+++ 抜粋
古代中国では春秋戦国時代頃に、数字への研究が高まった。当時の数術家、道家、儒家なども数の概念で、宇宙の形成を解釈しようと試みた。「老子」の第42章に「道は一を生ず。一はニを生じ、ニは三を生じ、三は万物を生ず」と書いてある。
また、当時は数字自体にもそれぞれ意味があると考えられていた。一は「元気」、ニは「陰気と陽気」、三は「天地が合うと万物を生む穏やかさを指す」と思われてきた。古代中国人のこれらの三に対する崇高な思いが、そのまま古代日本に伝わったと考えられる。その為に日本では三が特に重要視されたと思われる。
日本に古くから伝わる慣習として、結婚式で行われる「三々九度の杯」や「万歳三唱」と言った慣習が存在する。更に、3を基本とした言葉も数多く存在する。「三種の神器」「世界三大美人」「三筆」「御三家」「三度目の正直」「早起きは三文の徳」「石の上にも三年」等と言った言葉が多数存在している。また、日本人は一・三・五・七等の奇数の内から3つとって、子どもの成長を祝う七五三の行事にもそれらを見ることが出来る。
その逆に、日本では数字の四や九が嫌われている。四は読み方までも音読みではなく、訓読みで読む習慣がある。音読みでは「シ」と発音し、それは「死」を想像させるというからである。同じ意味から数字の九も嫌われている。それは「苦」を想像するからだと言われている。病院の病室でも「4号室や9号室」がないと聞く。その理由は縁起が悪いからだと言われている。
隣の国の中国では、偶数が好まれ、中でも数字の8が一番好まれる数字であるというのも、興味深いものである。
++++++
> [課題の説明] 数字をめぐる日本と中国の考え方についての文章のうち、「また、当時は数字自体にもそれ」から「が悪いからだと言われている。」までの部分(両端を含む)を、「慣習」を「風習」に改めたうえで書き出してください。
+++ 提供データ
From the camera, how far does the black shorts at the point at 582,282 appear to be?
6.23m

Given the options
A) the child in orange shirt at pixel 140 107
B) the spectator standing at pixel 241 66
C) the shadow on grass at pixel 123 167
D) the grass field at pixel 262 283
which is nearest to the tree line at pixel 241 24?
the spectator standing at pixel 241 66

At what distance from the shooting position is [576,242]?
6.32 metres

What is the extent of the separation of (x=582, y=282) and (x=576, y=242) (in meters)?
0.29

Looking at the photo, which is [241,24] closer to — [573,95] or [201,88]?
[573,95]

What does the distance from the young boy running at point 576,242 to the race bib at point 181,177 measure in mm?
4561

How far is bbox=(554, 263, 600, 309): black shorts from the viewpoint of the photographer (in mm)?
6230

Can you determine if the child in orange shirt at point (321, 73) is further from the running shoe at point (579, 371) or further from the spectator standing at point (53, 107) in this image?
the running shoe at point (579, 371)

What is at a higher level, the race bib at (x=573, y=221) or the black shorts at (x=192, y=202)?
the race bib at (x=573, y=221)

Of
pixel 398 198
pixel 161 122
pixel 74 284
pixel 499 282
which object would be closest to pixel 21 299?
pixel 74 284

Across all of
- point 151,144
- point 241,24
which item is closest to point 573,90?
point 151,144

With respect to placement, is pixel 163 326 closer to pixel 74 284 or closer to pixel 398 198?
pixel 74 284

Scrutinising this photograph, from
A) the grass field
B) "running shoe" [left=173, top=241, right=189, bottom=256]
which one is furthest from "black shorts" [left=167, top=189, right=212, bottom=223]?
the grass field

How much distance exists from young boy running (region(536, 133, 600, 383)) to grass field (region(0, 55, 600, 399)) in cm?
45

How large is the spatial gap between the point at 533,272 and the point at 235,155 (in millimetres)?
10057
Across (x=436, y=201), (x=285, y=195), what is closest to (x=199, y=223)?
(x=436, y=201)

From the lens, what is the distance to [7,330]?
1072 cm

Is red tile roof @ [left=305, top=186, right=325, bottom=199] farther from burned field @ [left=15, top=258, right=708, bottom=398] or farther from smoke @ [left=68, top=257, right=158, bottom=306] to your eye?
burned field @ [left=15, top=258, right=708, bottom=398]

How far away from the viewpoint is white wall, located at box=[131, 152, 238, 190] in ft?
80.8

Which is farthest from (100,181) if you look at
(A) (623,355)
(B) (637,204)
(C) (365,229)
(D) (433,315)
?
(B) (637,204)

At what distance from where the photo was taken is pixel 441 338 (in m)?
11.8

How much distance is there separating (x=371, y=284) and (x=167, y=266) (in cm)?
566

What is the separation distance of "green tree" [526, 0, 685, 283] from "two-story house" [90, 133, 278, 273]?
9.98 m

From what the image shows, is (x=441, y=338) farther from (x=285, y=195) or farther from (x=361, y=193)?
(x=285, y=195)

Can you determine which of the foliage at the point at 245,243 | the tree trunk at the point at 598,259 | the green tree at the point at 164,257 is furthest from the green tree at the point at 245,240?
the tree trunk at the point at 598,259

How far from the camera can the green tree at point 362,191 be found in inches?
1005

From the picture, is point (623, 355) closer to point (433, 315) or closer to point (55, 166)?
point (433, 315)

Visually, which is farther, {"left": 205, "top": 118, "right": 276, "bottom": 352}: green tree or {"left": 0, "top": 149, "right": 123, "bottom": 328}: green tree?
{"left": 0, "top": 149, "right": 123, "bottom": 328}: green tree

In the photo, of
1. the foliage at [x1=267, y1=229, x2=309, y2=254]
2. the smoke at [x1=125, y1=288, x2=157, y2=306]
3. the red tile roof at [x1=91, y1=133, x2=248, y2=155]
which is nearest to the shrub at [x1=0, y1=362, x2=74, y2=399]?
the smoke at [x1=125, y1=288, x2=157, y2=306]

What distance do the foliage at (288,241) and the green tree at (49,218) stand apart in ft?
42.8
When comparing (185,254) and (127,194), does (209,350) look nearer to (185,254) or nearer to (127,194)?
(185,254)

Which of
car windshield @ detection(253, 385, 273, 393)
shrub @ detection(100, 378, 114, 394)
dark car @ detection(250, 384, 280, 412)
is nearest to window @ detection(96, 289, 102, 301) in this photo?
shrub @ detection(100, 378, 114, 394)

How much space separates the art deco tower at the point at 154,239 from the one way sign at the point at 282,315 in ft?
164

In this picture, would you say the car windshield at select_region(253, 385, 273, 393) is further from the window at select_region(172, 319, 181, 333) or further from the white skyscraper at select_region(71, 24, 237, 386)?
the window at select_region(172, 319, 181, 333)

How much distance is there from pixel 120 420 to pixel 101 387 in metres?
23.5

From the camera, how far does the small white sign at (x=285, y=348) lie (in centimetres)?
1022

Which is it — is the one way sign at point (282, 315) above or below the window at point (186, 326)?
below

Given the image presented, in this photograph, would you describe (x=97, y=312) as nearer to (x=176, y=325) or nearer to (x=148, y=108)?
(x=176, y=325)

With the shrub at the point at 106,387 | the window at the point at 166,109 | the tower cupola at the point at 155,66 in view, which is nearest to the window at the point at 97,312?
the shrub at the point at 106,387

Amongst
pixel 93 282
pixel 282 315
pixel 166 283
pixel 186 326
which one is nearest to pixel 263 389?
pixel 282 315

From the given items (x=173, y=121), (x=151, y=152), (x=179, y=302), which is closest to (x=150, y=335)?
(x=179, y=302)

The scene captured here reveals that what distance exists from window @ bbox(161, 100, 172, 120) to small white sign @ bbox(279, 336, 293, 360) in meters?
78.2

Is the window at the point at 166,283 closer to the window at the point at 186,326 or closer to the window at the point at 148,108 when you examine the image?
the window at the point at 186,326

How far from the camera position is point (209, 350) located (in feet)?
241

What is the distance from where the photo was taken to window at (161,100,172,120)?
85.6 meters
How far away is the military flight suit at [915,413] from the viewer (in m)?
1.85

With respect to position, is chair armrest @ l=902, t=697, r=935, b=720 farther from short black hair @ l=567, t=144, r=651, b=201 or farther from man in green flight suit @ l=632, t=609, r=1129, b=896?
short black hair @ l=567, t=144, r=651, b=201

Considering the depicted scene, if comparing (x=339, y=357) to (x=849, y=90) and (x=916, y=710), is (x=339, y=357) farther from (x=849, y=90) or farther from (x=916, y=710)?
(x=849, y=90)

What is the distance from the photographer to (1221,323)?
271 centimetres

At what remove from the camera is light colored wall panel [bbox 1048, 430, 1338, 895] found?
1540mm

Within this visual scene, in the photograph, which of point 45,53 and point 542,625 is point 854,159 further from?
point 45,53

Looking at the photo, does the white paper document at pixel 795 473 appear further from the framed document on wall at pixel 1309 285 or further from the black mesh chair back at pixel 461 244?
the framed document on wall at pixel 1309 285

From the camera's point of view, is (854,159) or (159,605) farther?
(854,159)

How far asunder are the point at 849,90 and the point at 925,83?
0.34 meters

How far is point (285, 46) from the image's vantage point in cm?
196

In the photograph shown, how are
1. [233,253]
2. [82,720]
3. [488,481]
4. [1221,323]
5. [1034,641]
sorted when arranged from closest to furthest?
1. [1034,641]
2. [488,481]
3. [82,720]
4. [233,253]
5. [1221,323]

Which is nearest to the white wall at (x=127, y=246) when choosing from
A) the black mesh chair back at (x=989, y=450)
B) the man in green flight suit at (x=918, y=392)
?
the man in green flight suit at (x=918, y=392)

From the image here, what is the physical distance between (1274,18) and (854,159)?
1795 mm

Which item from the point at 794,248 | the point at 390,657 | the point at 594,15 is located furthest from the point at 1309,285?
++++++
> [出力結果]
また、当時は数字自体にもそれぞれ意味があると考えられていた。一は「元気」、ニは「陰気と陽気」、三は「天地が合うと万物を生む穏やかさを指す」と思われてきた。古代中国人のこれらの三に対する崇高な思いが、そのまま古代日本に伝わったと考えられる。その為に日本では三が特に重要視されたと思われる。
日本に古くから伝わる風習として、結婚式で行われる「三々九度の杯」や「万歳三唱」と言った風習が存在する。更に、3を基本とした言葉も数多く存在する。「三種の神器」「世界三大美人」「三筆」「御三家」「三度目の正直」「早起きは三文の徳」「石の上にも三年」等と言った言葉が多数存在している。また、日本人は一・三・五・七等の奇数の内から3つとって、子どもの成長を祝う七五三の行事にもそれらを見ることが出来る。
その逆に、日本では数字の四や九が嫌われている。四は読み方までも音読みではなく、訓読みで読む習慣がある。音読みでは「シ」と発音し、それは「死」を想像させるというからである。同じ意味から数字の九も嫌われている。それは「苦」を想像するからだと言われている。病院の病室でも「4号室や9号室」がないと聞く。その理由は縁起が悪いからだと言われている。